The issue, the data suggests, is not the availability of general therapy. The greater tangle is that specialized care for ADHD, trauma, eating disorders and neurodevelopmental needs has long waitlists and is difficult to navigate.

HR leaders may want to consider that family-inclusive benefits are not a perk but a retention sticking point. Seventy-eight percent of employees say they would stay at a job because of strong, family-inclusive mental health benefits. Fifty-four percent say they would consider leaving without mental health benefits at all.

AI is splitting the workforce

AI is not uniformly helping or hurting employee mental health. It is doing both, simultaneously, and the difference comes down to how organizations deploy it.

Forty-eight percent of employees say AI makes them more productive. Forty-three percent say it improves work/life balance. But 46% feel pressure to always be “on” because of AI, 44% feel anxiety about job security and 36% feel more isolated.

“AI adoption succeeds or fails based on its human impact,” says Joe Grasso, vice president of workforce transformation at Lyra Health. “Organizations that treat AI as a change initiative, with clear communication, expectations and feedback loops, see productivity gains without added burnout.”

Read more | The overlooked skills gap: Mental health training for managers

The manager model ‘isn’t sustainable’

Benefits leaders and managers see mental health very differently:

  • 93% of benefits leaders believe their managers are mentally healthy and thriving.
  • 54% of managers report the role has harmed their mental health.
  • 48% have considered quitting due to mental health pressures.

Meanwhile, 94% of benefits leaders say their company offers mental health support for managers. Clearly, that support isn’t reaching or helping them effectively.

The report attributes the disconnect to how support is designed. Organizations invest in tools that help managers support their teams while providing fewer resources focused on managers’ own development, workload and decision-making authority. Managers are being asked to absorb organizational strain without the structural authority to address its sources.

“Managers have become the shock absorbers of organizational strain,” Grasso says. “They’re expected to deliver results, support mental health and absorb change, often without the authority to fix the conditions creating the pressure. That model isn’t sustainable.”

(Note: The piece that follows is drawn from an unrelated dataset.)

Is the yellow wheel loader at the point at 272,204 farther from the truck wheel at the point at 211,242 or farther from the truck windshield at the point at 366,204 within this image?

One challenge, different realities

The global dimension of the report adds important texture for HR leaders at multinational organizations. While the underlying challenge is shared, the local expressions are not. For HR leaders managing global workforces, a single mental health strategy will not hold across these markets.

  • In Germany, 75% of employees report long waitlists for inpatient or specialty care, the highest of any market surveyed.
  • In France, only 9% report improved mental health, also the lowest globally, and 55% of those who didn’t access care simply didn’t know their benefits existed.
  • In Canada, 31% report a drop in coping ability and cost remains a meaningful barrier.
  • In the U.K., 66% of managers feel expected to handle crises without adequate training.
  • Mexico stands out as a relative bright spot, with 26% reporting improved mental health, but 49% accessed care out of pocket, signaling unmet expectations for benefits breadth.

The report’s theme is not that mental health benefits don’t work; but the standard for what “working” looks like needs to rise. Expanding access was a necessary first step. The next chapter, the report argues, requires clinical excellence, integration across systems and accountability for outcomes.